At the community level and relevant for diverse com­munities across North Carolina, there are further compre­hensive frameworks that can inform action. The Center for Community Resilience at George Washington University’s Milken Institute School of Public Health has provided much assistance to communities, both rural and urban.32 This includes a partnership with AppHealthCare, the local health department serving Watauga County, where the approach centers on a prevention model aimed at connecting the dots between community environments and the resulting ACEs impacts on individuals and families. AppHealthCare also focuses on addressing root causes (i.e., poverty, hous­ing, economic mobility and opportunity, social capital) at the policy and systems levels. School leaders in Watauga County have adopted a Compassionate Schools approach, and multiple stakeholder agencies have partnered to form the Watauga Compassionate Community Initiative (WCCI).33,34 This group includes school officials, public health and social service agencies, political leaders and govern­ment officials, early childhood and other nonprofit agencies, and medical professionals working together to advocate for the community and to inform policies and practices (univer­sal home visitation, family-friendly work policies, housing, etc.) aimed at reducing ACEs and assisting families in need. Above all, these efforts must be built for sustainability and impacts that can, over time, have significant decreases in cardiovascular disease outcomes.


Adverse childhood experiences are no doubt a pressing public health and societal issue of our time. It will take sus­tained efforts by public health and medical professionals, as well as political leaders, over time to incrementally make necessary reforms.

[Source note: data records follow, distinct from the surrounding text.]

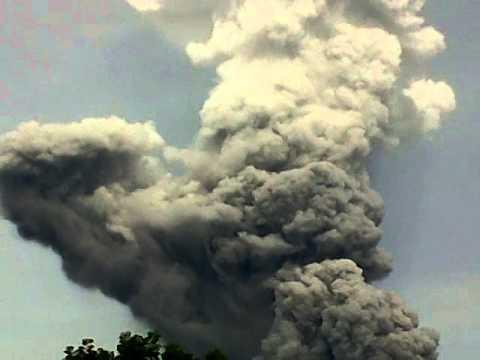 gunung sinabung kabupaten karo sumut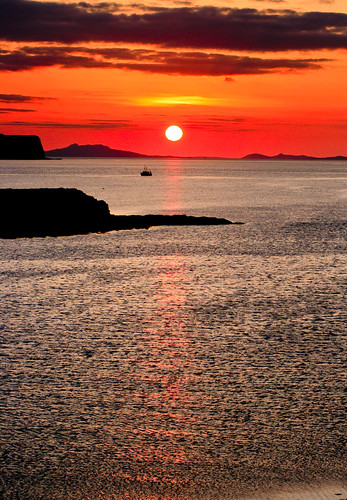 skye sunset by tom fincher
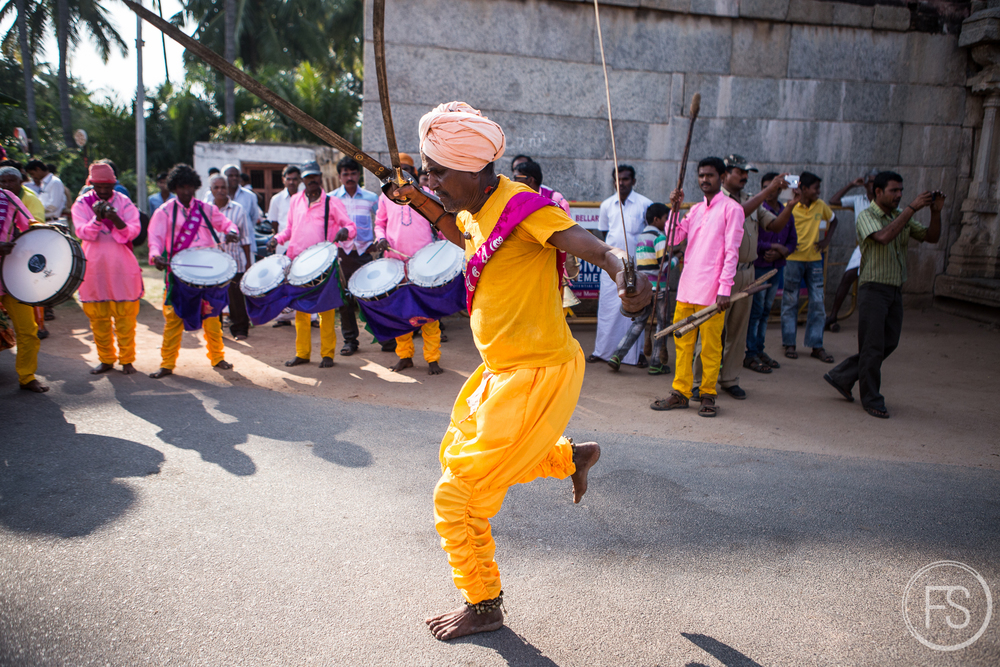 What an arrival in Hampi, in the middle of the festival!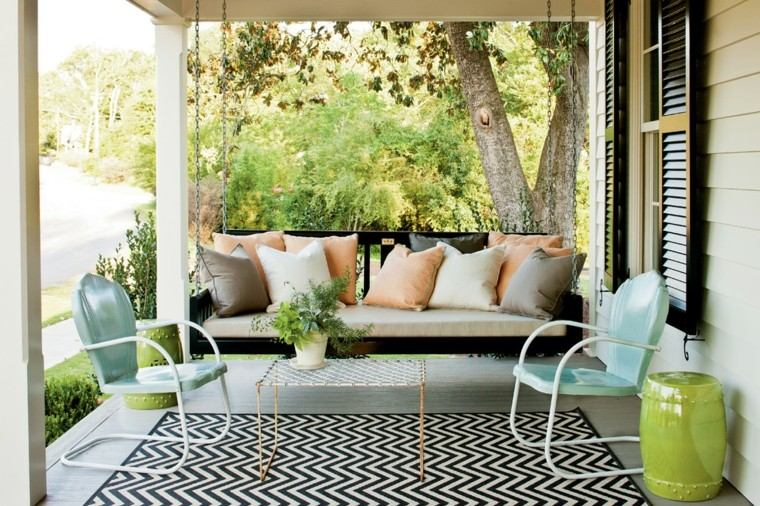 alfombra rayas sillas verdes balances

Many of the issues involved are deeply rooted in historical trauma and systemic oppression, and until we address those, outcomes will not change dramati­cally. However, the evidence is clear: if we want to improve public health outcomes (i.e., improved quality of life, lower health care costs, increased productivity) for conditions such as cardiovascular disease, we must address the root social determinants of health. At the end of the day, the choice is ours: what kind of society do we want to provide for future generations? Our policies and practices should reflect the answer.


The author reports no relevant conflicts of interest.